Un quart de siècle passe sur «MoodSwing», puis les mousquetaires se retrouvent pour un nouvel enregistrement, «RoundAgain», sillonnant à nouveau les scènes du monde avec leur jazz virtuose ma non troppo, plus fin qu’innovant, d’une sophistication qui ne méprise pas l’auditeur. C’est ce souci de plaire, au sens le plus noble du terme, que le public du grand auditorium salue en connaisseur, par des acclamations montrant que ce sont de «vieilles» connaissances qu’on retrouve là. 

Redman attaque bille en tête avec «Chill», premier salut au fameux «MoodSwing», son brio au saxo est éclatant, assez vite pourtant il se déporte du centre de la scène pour laisser la lumière à Mehldau. Celui-ci plonge dans une de ces suaves improvisations dont il a le secret, avec une certaine modération pour le moment - soulignons à cet égard la retenue dont il fera preuve tout au long du concert, comme pour prouver son allégeance à Redman en incontesté patron. Remarquable aussi, d’emblée: le jeu de Brian Blade à la batterie, qui ponctue plus qu’il n’accompagne. 

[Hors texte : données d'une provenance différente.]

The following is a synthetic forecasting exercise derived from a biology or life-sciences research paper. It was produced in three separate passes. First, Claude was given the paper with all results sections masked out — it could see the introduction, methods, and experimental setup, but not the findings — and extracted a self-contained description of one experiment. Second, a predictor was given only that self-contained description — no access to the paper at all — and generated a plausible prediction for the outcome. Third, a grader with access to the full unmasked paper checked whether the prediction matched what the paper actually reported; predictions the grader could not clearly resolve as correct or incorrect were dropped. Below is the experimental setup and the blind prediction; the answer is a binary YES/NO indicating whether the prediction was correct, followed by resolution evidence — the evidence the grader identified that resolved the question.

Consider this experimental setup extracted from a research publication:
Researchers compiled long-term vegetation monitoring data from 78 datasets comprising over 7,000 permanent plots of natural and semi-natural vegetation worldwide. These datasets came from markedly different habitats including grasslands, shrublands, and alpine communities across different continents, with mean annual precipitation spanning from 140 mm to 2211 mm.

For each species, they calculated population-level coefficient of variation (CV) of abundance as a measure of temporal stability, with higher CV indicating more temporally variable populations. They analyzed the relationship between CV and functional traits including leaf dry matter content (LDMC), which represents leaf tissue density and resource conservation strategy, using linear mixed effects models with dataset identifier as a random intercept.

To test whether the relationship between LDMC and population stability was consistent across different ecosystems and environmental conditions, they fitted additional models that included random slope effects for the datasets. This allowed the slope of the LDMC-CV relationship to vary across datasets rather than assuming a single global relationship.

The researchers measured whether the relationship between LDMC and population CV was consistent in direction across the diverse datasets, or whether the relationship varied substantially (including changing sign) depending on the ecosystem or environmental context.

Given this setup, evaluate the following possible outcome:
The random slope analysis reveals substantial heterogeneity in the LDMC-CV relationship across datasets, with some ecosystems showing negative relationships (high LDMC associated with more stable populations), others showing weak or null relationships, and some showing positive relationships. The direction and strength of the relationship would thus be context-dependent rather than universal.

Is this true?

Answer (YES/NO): NO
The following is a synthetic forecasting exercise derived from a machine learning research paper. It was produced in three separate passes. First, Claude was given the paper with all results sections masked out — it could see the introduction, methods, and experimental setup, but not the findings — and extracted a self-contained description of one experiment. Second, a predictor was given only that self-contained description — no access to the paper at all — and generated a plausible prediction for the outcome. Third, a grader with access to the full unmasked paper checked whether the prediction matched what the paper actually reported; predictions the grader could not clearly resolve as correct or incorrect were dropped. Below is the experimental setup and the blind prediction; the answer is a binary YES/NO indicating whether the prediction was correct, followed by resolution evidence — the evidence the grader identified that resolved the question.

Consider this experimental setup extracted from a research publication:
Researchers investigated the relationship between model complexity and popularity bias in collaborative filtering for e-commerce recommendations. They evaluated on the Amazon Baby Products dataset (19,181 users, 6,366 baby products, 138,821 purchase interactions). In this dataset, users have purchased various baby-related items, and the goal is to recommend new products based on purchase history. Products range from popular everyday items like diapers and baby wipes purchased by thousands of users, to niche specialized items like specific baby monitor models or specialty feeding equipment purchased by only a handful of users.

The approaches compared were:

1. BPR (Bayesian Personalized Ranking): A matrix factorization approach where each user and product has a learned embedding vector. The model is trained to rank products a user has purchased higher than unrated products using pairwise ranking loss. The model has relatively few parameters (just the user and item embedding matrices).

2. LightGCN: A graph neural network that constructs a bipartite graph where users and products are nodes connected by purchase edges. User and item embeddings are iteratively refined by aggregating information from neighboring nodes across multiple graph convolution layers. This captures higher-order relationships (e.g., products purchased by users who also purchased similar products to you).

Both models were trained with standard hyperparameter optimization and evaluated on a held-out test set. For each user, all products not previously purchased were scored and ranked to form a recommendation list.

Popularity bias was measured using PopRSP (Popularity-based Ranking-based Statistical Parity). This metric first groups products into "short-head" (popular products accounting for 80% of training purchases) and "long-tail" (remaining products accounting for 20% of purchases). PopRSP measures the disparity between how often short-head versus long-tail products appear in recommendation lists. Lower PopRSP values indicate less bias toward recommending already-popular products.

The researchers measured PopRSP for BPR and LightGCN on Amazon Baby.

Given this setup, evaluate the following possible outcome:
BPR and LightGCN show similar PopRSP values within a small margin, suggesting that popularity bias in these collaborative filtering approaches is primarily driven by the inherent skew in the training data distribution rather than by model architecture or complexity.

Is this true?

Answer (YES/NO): YES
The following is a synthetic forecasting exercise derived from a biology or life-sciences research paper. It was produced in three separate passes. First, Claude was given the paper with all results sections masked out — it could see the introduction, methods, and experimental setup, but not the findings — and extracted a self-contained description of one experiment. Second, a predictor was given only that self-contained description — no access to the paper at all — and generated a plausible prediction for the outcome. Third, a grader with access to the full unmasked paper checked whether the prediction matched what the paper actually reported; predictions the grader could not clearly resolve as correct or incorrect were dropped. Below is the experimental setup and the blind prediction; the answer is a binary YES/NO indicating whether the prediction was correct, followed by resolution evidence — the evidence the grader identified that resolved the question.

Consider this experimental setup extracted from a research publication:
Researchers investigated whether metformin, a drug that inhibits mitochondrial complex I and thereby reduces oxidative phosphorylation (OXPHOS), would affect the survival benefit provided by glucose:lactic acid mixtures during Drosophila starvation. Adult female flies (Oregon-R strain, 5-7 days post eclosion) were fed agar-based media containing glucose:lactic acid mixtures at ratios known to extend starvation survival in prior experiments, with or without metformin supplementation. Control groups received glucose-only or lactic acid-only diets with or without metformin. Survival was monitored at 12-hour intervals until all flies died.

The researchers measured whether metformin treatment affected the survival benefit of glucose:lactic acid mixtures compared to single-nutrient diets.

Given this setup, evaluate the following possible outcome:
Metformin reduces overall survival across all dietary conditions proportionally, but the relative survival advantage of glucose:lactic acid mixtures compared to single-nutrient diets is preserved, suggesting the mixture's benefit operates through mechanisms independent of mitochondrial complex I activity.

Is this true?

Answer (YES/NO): NO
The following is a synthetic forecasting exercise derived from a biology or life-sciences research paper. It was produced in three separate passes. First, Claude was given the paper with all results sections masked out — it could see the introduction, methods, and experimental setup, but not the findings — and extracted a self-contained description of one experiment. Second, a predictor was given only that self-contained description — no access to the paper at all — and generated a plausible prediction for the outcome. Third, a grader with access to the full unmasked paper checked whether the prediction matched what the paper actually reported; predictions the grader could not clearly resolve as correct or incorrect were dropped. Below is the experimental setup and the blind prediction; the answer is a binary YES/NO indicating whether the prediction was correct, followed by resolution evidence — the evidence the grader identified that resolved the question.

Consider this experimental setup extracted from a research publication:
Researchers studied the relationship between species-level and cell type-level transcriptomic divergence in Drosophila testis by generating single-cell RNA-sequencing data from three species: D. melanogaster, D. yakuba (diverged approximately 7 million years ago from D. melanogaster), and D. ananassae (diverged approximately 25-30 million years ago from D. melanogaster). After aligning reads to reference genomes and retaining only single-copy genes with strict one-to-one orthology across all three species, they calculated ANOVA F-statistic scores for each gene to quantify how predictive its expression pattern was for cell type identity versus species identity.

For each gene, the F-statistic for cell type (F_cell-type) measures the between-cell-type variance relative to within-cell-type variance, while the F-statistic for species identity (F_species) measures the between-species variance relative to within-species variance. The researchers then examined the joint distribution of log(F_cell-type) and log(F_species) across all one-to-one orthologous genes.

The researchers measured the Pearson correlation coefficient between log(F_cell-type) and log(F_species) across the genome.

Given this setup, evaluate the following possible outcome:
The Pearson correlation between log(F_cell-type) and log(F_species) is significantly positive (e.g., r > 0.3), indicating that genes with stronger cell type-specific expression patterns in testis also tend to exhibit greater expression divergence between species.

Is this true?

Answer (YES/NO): YES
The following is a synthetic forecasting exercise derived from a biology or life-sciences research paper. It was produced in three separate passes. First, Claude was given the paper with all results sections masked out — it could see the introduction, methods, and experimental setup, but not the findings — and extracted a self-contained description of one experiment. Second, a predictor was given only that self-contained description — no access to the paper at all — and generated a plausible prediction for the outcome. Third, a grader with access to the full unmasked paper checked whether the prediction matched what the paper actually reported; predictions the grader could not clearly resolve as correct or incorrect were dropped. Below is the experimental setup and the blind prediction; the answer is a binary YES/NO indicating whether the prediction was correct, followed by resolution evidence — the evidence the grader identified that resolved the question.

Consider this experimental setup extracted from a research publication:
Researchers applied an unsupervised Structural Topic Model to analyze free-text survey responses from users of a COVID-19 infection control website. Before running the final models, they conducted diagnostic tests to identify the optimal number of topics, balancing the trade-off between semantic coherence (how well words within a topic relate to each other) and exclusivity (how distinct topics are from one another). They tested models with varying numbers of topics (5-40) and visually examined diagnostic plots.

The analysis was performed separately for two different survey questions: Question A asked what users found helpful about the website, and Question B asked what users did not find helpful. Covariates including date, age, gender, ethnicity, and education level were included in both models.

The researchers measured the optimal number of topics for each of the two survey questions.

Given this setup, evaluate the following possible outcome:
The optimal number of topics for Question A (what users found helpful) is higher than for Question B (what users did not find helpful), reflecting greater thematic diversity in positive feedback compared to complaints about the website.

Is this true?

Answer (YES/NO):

«Disco ears»: Redman est au saxo soprano, se livre à un exercice de haute voltige, dans les sauts d’amplitude notamment, puis nouvelle envolée de Mehldau, plus déterminée, dont le dialogue avec Redman constitue un premier sommet de la soirée. L’un et l’autre se livrent à un fascinant échange sur base d’un obstiné contrepoint, suit «Floppy Diss» agrémenté d’un solo de Brian Blade, décidément singulier, tout en roulements, en incises qui tonnent tel l’éclair dans un ciel bleu. Souligne-t-on assez la manière de ce batteur, qui peut-être est l’élément le plus original du quartette?

La main de Mehldau

«Moe Hoek»: une composition de Mehldau, dont les strates polyrythmiques trahissent de suite la signature - belle alternance entre la patte de velours de Redman et le jeu pareillement fluide mais plus tourmenté du pianiste canadien. On joue ensuite «Silly little love song», pièce joliment mélodique, selon un déroulé désormais bien éprouvé: le pianiste pose le sujet, le cède à Redman qui le développe puis le restitue à Mehldau qui l’exhausse à son tour, et quiconque est assez près de la scène est fasciné par sa main droite, cette main qui va et vient, se promène avec cet air de ne pas y toucher qui la caractérise. Redman de son côté finit de convaincre quiconque aurait douté de lui encore, par des saillies virtuoses qui s’appuient sur un certain classicisme sans lui être assujetti. 

 «Obsession» est donné en rappel, les mousquetaires se retirent et c’est fini. Une soirée de brio instrumental, transcendé par la connivence des musiciens sans atteindre, pour autant, à l’«alchimie spirituelle» dont on parla aux termes des prestations de leurs premières années.